[Objective] Can you lay out the entries from the line with "In this photo showing" to the line with "which is closest to the camera?" as a numbered list, leaving out blank lines?

[Given records]
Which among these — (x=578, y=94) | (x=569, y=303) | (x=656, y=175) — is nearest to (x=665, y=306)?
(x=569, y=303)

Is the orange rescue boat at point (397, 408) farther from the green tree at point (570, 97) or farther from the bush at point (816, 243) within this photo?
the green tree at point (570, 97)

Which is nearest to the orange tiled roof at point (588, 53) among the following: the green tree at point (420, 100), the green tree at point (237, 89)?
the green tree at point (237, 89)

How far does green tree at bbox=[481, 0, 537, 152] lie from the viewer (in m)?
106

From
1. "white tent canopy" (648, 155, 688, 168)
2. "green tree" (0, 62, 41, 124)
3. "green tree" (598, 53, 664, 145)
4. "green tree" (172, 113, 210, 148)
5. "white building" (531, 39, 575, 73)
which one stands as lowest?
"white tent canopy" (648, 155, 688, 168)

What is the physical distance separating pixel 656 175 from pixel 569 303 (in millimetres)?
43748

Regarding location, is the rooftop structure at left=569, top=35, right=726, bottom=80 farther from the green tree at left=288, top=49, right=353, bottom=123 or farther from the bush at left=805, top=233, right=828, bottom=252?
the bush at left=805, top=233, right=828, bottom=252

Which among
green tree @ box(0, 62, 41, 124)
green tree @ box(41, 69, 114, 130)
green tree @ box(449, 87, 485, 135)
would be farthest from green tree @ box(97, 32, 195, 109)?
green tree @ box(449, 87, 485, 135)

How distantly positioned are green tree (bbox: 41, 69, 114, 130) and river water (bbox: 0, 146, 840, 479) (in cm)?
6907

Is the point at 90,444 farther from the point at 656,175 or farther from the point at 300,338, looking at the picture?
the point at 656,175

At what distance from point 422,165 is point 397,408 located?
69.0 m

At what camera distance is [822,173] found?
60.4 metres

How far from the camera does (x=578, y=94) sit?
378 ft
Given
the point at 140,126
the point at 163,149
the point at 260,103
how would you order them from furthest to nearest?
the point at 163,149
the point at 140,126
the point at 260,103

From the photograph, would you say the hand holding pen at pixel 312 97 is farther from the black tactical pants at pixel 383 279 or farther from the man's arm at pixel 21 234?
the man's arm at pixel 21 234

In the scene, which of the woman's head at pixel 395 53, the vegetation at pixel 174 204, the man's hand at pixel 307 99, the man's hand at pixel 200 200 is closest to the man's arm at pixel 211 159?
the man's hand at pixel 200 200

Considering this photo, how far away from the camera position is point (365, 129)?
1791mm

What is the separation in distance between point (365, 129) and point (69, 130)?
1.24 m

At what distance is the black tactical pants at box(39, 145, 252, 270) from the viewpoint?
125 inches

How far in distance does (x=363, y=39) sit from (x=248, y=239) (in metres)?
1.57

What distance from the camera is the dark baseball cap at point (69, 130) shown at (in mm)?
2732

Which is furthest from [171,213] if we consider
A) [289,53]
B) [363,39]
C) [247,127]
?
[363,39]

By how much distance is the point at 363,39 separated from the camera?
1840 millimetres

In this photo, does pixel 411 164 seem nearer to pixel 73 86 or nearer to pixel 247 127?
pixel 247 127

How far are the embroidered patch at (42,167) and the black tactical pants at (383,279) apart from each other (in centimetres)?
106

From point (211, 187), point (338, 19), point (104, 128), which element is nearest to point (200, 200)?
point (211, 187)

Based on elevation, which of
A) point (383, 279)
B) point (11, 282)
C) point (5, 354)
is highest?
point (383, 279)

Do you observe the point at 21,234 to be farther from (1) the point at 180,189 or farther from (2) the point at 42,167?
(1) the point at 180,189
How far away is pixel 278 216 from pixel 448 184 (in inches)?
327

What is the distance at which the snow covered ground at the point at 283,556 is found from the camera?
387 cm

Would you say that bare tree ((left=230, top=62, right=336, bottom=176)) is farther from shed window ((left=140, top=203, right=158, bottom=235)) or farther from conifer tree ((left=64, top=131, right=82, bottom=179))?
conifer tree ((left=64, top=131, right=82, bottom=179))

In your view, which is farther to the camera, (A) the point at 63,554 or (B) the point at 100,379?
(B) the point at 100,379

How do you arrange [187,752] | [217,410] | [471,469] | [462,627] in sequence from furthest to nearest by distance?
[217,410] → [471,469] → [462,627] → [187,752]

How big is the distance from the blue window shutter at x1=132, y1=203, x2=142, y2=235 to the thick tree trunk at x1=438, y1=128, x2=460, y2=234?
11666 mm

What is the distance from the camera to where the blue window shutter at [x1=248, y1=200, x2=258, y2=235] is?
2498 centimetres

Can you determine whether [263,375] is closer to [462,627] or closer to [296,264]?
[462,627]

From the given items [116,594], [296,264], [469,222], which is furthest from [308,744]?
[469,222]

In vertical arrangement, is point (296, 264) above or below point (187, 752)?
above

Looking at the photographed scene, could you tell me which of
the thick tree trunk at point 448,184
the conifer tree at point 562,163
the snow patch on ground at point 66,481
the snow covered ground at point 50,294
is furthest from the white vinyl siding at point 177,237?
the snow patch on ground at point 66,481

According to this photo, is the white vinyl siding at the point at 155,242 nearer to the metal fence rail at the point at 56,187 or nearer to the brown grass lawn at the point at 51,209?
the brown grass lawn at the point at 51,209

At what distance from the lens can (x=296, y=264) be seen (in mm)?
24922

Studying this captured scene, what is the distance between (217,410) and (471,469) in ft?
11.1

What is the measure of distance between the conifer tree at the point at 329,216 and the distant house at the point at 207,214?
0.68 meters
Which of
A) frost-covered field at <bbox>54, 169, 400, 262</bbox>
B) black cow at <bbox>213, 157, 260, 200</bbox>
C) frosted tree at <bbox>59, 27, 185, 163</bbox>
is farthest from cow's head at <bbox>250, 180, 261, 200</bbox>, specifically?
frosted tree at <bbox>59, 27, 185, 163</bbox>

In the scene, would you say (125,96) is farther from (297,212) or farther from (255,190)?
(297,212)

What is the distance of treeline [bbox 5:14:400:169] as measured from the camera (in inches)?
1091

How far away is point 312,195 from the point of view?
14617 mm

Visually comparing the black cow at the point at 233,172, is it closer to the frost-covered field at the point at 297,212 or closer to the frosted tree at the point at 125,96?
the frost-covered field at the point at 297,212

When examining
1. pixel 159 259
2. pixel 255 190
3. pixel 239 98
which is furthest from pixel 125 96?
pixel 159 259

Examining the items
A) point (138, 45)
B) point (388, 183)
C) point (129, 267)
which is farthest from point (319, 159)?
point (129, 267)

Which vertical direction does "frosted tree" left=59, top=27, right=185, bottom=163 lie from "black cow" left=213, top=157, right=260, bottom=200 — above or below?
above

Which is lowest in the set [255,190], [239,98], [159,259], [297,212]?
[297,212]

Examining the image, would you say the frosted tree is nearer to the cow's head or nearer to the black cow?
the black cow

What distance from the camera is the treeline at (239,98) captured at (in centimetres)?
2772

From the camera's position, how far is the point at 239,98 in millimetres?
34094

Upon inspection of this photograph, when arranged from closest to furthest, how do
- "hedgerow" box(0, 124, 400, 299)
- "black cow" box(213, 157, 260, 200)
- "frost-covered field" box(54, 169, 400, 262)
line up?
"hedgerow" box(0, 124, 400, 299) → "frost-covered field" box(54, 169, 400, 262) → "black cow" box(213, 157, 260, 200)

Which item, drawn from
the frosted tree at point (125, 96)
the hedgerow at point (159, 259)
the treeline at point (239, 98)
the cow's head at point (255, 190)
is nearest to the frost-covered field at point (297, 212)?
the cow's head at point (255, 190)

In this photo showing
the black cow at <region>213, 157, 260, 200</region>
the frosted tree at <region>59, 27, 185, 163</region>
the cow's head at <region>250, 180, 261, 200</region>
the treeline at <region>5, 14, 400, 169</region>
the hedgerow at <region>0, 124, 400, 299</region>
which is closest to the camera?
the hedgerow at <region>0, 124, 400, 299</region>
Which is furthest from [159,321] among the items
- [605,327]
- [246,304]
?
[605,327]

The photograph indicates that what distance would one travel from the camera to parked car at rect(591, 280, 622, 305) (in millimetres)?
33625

[The reply]
1. In this photo showing
2. the black cow at <region>213, 157, 260, 200</region>
3. the frosted tree at <region>59, 27, 185, 163</region>
4. the cow's head at <region>250, 180, 261, 200</region>
5. the treeline at <region>5, 14, 400, 169</region>
6. the hedgerow at <region>0, 124, 400, 299</region>
7. which is closest to the camera?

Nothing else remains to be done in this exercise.